FDC was a process that worked extremely well, and was discontinued for obscure reasons. The Global Council approach that the strategy was heading towards looked like it might be a good replacement. Outsourcing it to Tides seems really bad.
Boldly creating a new fund for fellow organisations looks nice, but without community involvement it’s a controversy in development.
Thanks, Mike
On 14 Dec 2020, at 20:11, Lisa Gruwell lgruwell@wikimedia.org wrote:
Hi Chris-
I am happy to answer your questions about Tides. No, Tides is not picking the grantees. The docket of grantees and the specific of the grants comes from us. Tides provides legal and administrative review of the grants, approves them, and processes the grants(i.e. wires the funding to the grantees). It is rare that there is ever a problem, but if Tides were to see one, we actually appreciate the outside review and would be open to hearing their reasons. There is no change for the reporting and transparency requirements for APG grants. Tides will also not be making recommendations for the grants for the Knowledge Equity Fund. They will play a similar role as I described for the APG grants. Again, I know there will be more info on the Knowledge Equity Fund in the new year. I ask your patience for the folks initiating this and trust that they will share more soon.
Best, Lisa
On Mon, Dec 14, 2020 at 10:18 AM Chris Keating chriskeatingwiki@gmail.com wrote:
Thanks Lisa. That statement makes a lot of sense, though I do have some questions still.
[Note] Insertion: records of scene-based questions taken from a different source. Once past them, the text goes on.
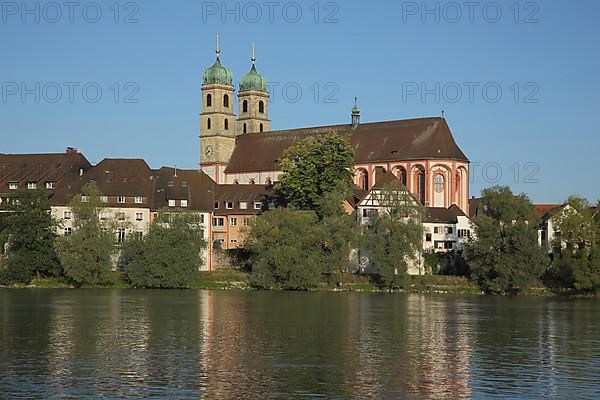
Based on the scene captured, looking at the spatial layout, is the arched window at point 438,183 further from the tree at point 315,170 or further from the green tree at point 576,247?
the green tree at point 576,247

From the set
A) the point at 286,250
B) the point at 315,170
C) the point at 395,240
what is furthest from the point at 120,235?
the point at 395,240

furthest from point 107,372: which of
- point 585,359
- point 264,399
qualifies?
point 585,359

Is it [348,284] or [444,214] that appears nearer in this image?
[348,284]

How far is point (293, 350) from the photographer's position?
41.6 m

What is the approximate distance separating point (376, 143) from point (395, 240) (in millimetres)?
38058

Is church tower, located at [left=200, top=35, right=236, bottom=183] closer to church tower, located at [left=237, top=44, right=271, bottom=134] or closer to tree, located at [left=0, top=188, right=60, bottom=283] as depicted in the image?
church tower, located at [left=237, top=44, right=271, bottom=134]

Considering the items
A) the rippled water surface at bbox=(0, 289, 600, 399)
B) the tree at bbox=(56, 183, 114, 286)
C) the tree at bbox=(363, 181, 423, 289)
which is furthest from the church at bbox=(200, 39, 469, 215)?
the rippled water surface at bbox=(0, 289, 600, 399)

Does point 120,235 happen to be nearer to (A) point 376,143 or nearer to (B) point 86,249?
(B) point 86,249

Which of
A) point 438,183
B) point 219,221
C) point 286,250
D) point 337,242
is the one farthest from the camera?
point 438,183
Our first priority was to ensure that we had enough funding to support community grants. We transferred the full amount for Annual Plan Grants (APG) for FY20-21 over to Tides to ensure that all funding for affiliates for this year was secured, regardless of how fundraising performed. It also gives staff at affiliates and the Foundation more time to work together to make thoughtful grants, instead of an end-of-year rush. All affiliates who will be receiving funding through Tides were informed of the arrangement last summer. All other grantmaking (Community Grants, Rapid Grants, Project Grants) are still being funded through WMF directly, as usual. There is a round of APG grants set to go out via Tides this week.
Are Tides simply administering these funds at the WMF's direction, or will Tides start to take over decisions about who gets these grants and what amount different entities are eligible for? Has there been any change to the reporting and transparency requirements that go with the APG grants? What is the intention about how APG grants will work, since the FDC was abolished a couple of years ago and there is unlikely to be any community-driven replacement for it until at least a year or two's work has gone into the implementation of the strategy?
As of now, this is a one-time commitment of approximately $4.5 million. We are still working on the specific initial objectives of the fund and how it will operate. As a pilot initiative, we’ll be learning and adapting as we go.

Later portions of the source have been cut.